Some weeks ago Sabattis suggested that perhaps Dirk and Mary take a road trip through the national park system to get a close-up look at some of the ailments out there. Not a bad idea, frankly, although the Senate better hurry up and confirm Mary so she can get her ticket punched before the snow flies.
But where would they go, what would they see? I mean, there are nearly 400 units in the national park system out there. Which units would serve as poster-children for the hurting National Park Service?
Glad you asked. Here's an unscientifically-arrived-upon list of ten needy parks, in no particular order:
1. Apostle Islands National Lakeshore. During a stop here perhaps Dirk and Mary could tour the lakeshore's historic light stations, in all their run-down glory.
2. Dinosaur National Monument. Sigh. A visit here would not include a tour of the cool visitor center at the quarry, where once upon a time you could look at thousands of dinosaur bones embedded in a hillside. These days the center is on such shaky ground you can't enter it.
3. Yosemite National Park. I doubt Dirk and Mary would share a tent cabin in Curry Village, so why not put them in adjoining tents? That way they'll still be able to have a quiet after-dinner talk...if the neighborhood isn't too raucous that night, of course.
4. Glacier National Park. I know, I know, lodges supposedly are the responsibility of concessionaires. But don't you think if the Interior secretary and Park Service director stayed in one of the tiny rooms in either Lake McDonald Lodge or Many Glacier Hotel and dropped some hints that perhaps the lodges would get a long-overdue makeover?
5. Grand Canyon National Park. No national park trek is complete without being mired in a South Rim traffic jam at the Grand Canyon in July when the sun is pounding down on the roof of your rig. Memo to Dirk and Mary: Bring some congressional-folk and see if you can't persuade them to fund a public transportation system system for this side of the canyon.
6. Gateway National Recreation Area. Agenda: Meet with the Save Sandy Hook friends group to discuss ways to avoid turning over part of Fort Hancock to a developer. Oh, wait, Mary should know all about this, since she's been the Northeast regional director and as such should have been privy to this deal.
7. Organ Pipe Cactus National Monument. Nice unit, nasty criminal side. Note to Dirk and Mary: Pack your bullet-proof vests for this stop.
8. Valley Forge National Historical Park. A relatively short ride from Washington, you even can start your tour on your cell phone long before you arrive by calling into a taped audio tour of the park brought to you by Lipton Tea! Crass commercialism, perhaps, but since the park obviously is struggling to afford interpretive rangers at least you'll get some insights into this Revolutionary War battlefield.

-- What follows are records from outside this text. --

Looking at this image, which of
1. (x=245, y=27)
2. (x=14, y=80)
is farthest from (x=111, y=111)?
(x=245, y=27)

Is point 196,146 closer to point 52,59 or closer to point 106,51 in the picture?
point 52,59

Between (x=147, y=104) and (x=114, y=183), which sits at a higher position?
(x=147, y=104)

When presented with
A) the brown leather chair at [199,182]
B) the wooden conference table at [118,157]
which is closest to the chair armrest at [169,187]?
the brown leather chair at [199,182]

9. Acadia National Park. Now, I have to admit that this gem of the Atlantic is not as financially pinched or rundown as a lot of other parks. But if you visit during the winter months, you'll understand the funding woes when you try to use one of the restrooms...and discover it's locked until spring.

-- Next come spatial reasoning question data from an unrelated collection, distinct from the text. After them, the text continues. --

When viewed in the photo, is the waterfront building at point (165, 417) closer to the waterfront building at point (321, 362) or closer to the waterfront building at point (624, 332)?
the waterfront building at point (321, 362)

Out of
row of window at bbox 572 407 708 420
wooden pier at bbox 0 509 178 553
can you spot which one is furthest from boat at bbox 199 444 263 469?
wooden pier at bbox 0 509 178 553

10. Gettysburg National Military Park. Boy, quite a few things to take into consideration here. You can either look at the trees or peek into the maintenance backlog that has precluded the painting of historic structures and upkeep of cannon carriages.
There you have it, folks. Not a bad start, but I'm sure there are other examples out there. Maybe selling entrance passes at the West Yellowstone Entrance of Yellowstone at the height of the snowmobile season?
Anyway, if there are other nominations for parks Dirk and Mary should see, don't be ashamed to share them!